Pero no ese día, que pertenecía a Hresh.

Una amplia y sinuosa rampa de piedra, de las que tanto agradaban a los arquitectos de los ojos-de-zafiro, conducía a las cámaras de entrelazamiento de Torlyri. El camino estaba iluminado por una pálida luz anaranjada que partía de unos racimos de moras de luz situados sobre los candelabros de la pared.

Cuando comenzaron a descender por la rampa, Hresh dijo de pronto:

— He estado pensando en los dioses, Torlyri.

Aquel comentario la cogió por sorpresa. Debería estar pensando en el entrelazamiento, y no en semejantes cosas. Pero su comportamiento no la sorprendió. Muchas de las cosas que decía Hresh eran inusitadas. Hresh casi nunca se comportaba igual que el resto de la tribu.
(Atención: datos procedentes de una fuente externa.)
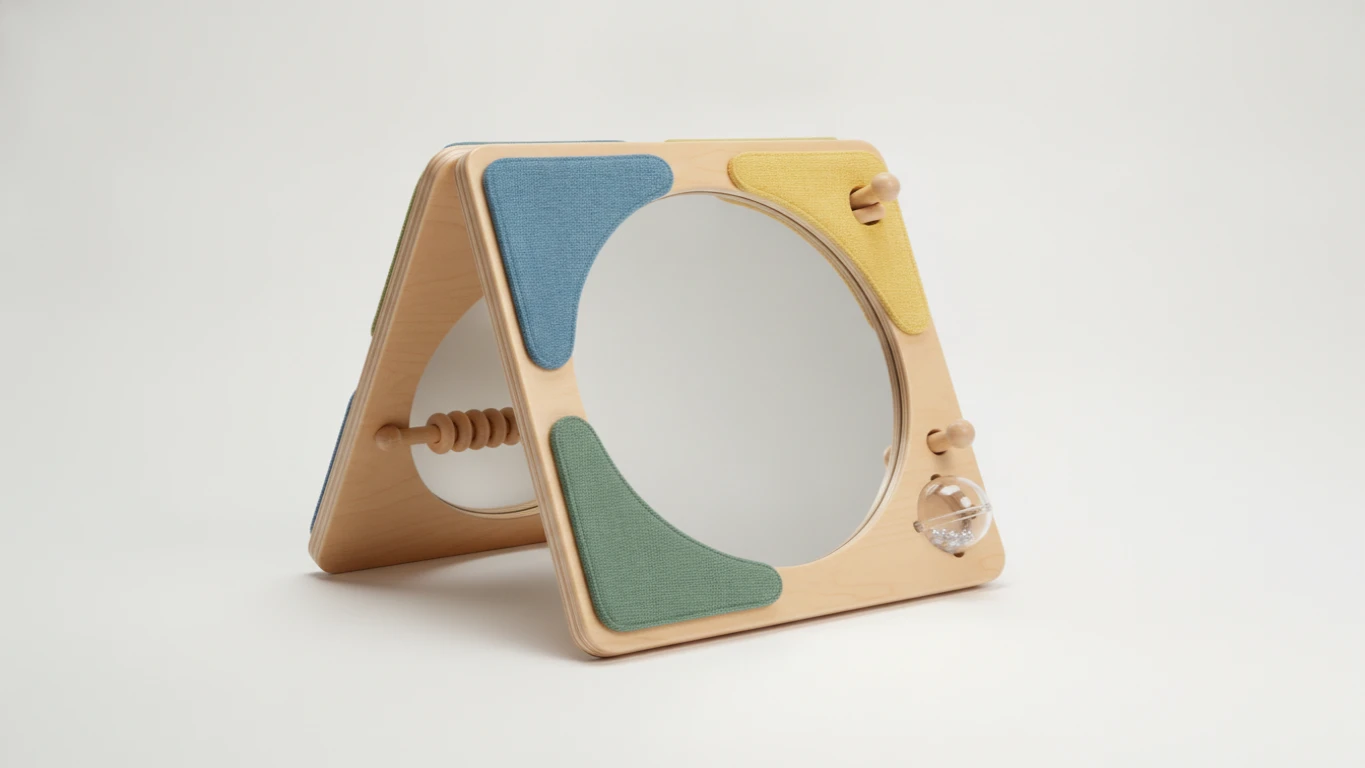 Mirror-Backed Floor Play Toy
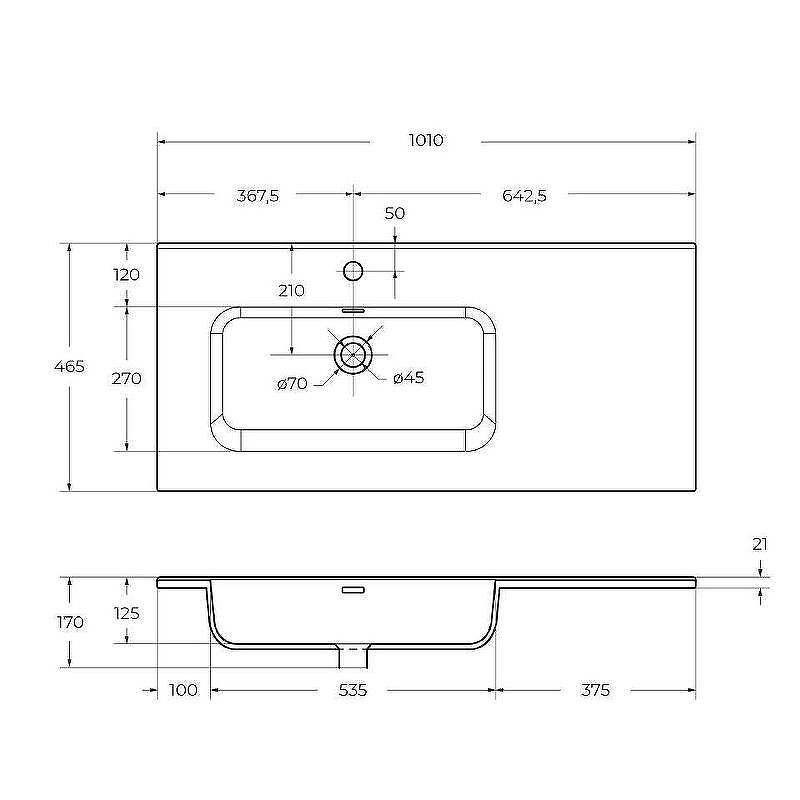 Раковина BelBagno 100 L BB1000ETL-L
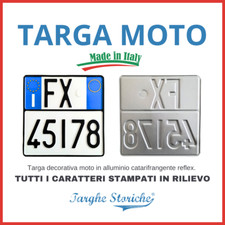 Targa Moto Decorativa - personalizzata Qualità Premium Alluminio Catarifrangente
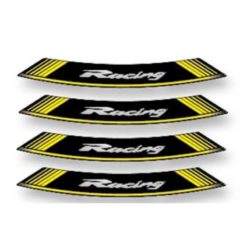 Felgen-Aufkleber-Set Racing gelb-schwarz (8 Stück)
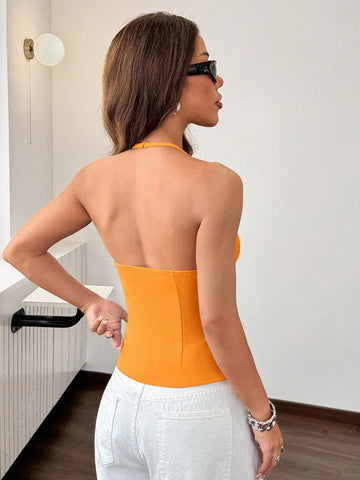 EZwear Casual Knit Solid Color Regular Fit Backless Sleeveless Tank Top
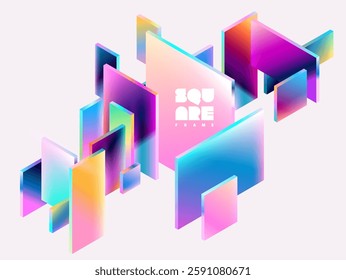 Abstract geometric background of 3D colorful squares and rectangles. Composition of glass Isometric shape.
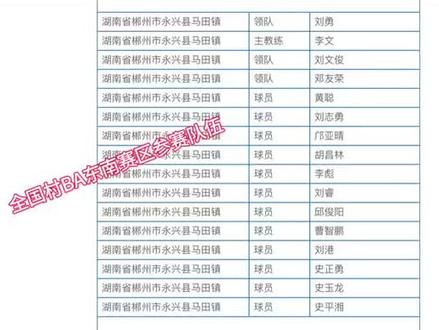 9月11日全国村BA东南赛区参赛队伍名单已公布!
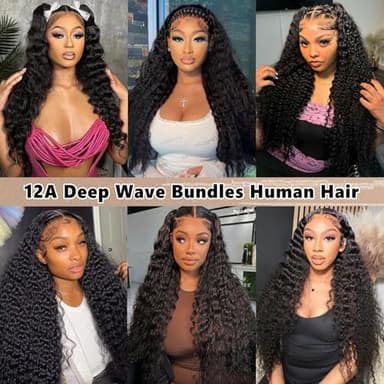 12A Human Hair Bundles 26 28 30 32 Inch 4 Bundles Deep Wave Bundles Human Hair 100% Unprocessed Brazilian Virgin Weave Bundle s Real Natural Black Hair for Women - Image 6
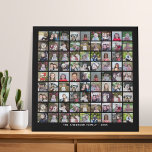 81 Square Photo Collage Grid with Text - black Faux Canvas Print<br><div class="desc">Use 81 SQUARE photos to create a personal photo collage. This modern, clean layout includes a text block in a san serif font to add a family name or a name. The background colour can be changed in the customize area. ***For best results for this multi photo layout - crop...</div>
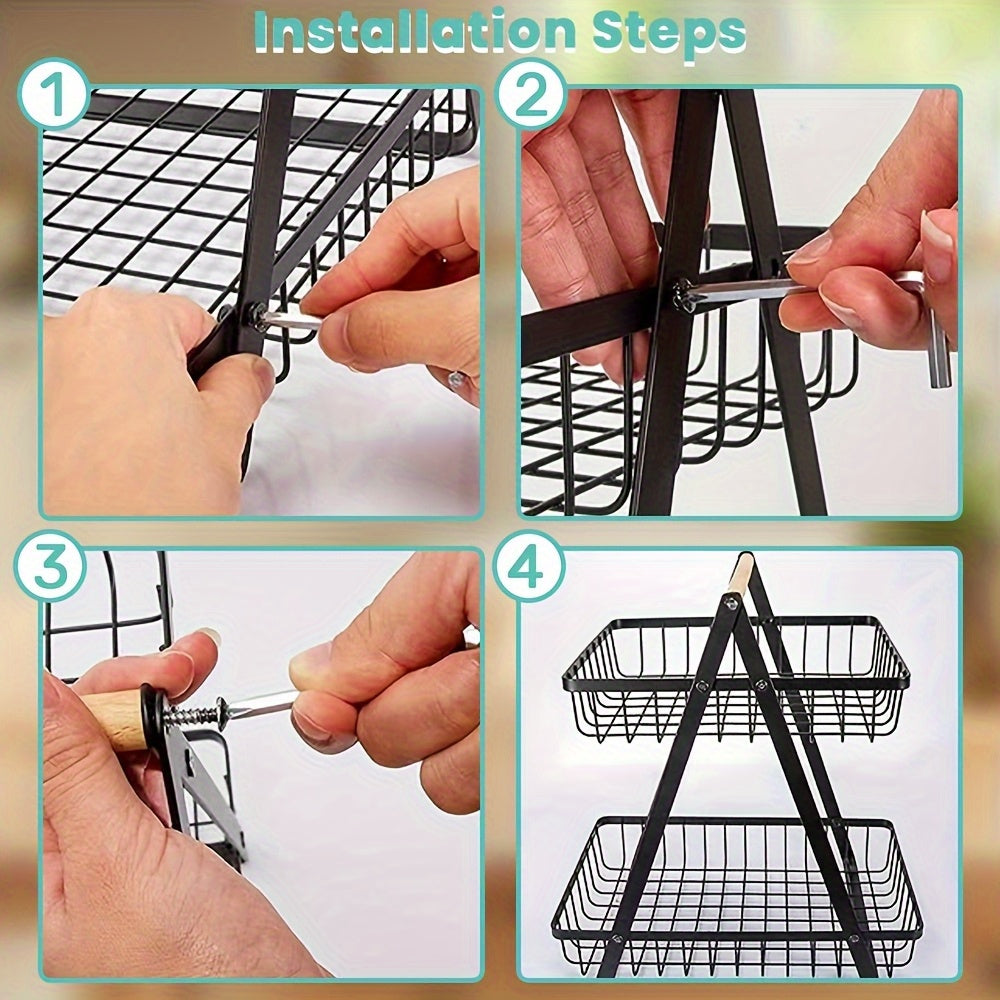 1 Cesta de Almacenamiento de Frutas de Metal de Múltiples Niveles con Asas de Madera - 2 Niveles para Frutas, Verduras y Especias - Soluciones Modernas de Almacenamiento para Cocina, Baño y Hogar, Cesta de Frutas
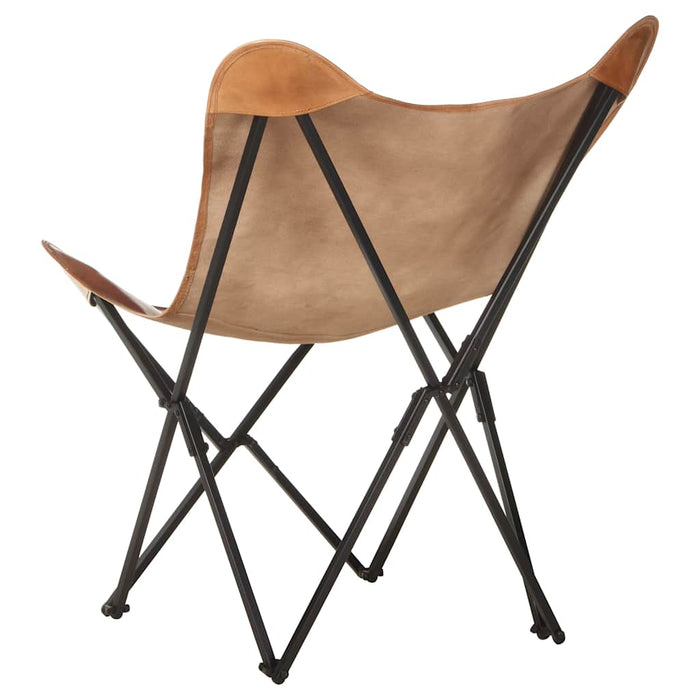 Scaun pliabil tip fluture, maro, piele naturală WALTI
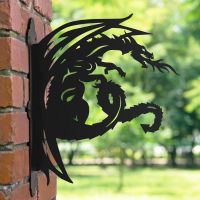 Tribal Dragon Hanging Basket Bracket in Garden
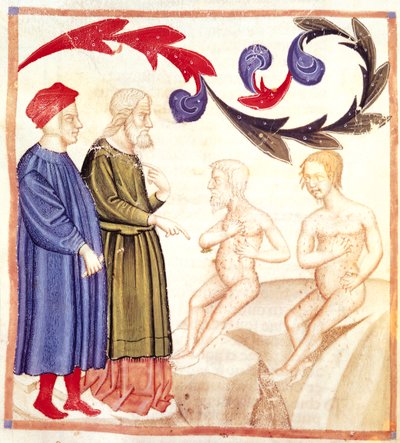 Dante, Virgil and the Plague-stricken, from The Divine Comedy by Dante Alighieri by Italian School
— ¿Ah, sí? — preguntó sin mucho énfasis.

— He descubierto algo durante mis exploraciones — continuó —. Una máquina de los antiguos me mostró los animales que vivían en la época del Gran Mundo. Algunos de ellos eran muy parecidos a los animales actuales, y sin embargo había ciertas diferencias. De forma más o menos perceptible, los animales que han subsistido a lo largo de las eras desde el Gran Mundo han sufrido muchos cambios.

— Quizá sí — comentó Torlyri, preguntándose adónde iría a parar la conversación.

— Me pregunté cuál sería el dios que ocasionaba tales cambios — prosiguió Hresh —. Los ha transformado Dawinno. ¿No es él acaso quien transforma a todos los seres en el transcurso de los años, Torlyri? Dawinno crea nuevas formas a partir de otras más antiguas.

Torlyri se detuvo en la rampa, estudiando a Hresh con expresión azorada. Para ser sólo un niño, para comenzar apenas a ser un hombre, su mente era un hervidero. Sin duda, no había nadie como Hresh, jamás lo habría!

— Dawinno se lleva lo viejo, sí — explicó Torlyri con cautela —. Él crea lugar para lo nuevo.

— Él — hace surgir lo nuevo de lo viejo.

— ¿Es así como tú lo entiendes, Hresh?

— Sí. Sí. ¡Dawinno es quien transforma las cosas!

— Muy bien. — admitió Torlyri, cada vez más desorientada.

— Pero la transformación sólo es transformación — siguió el joven —. No es creación.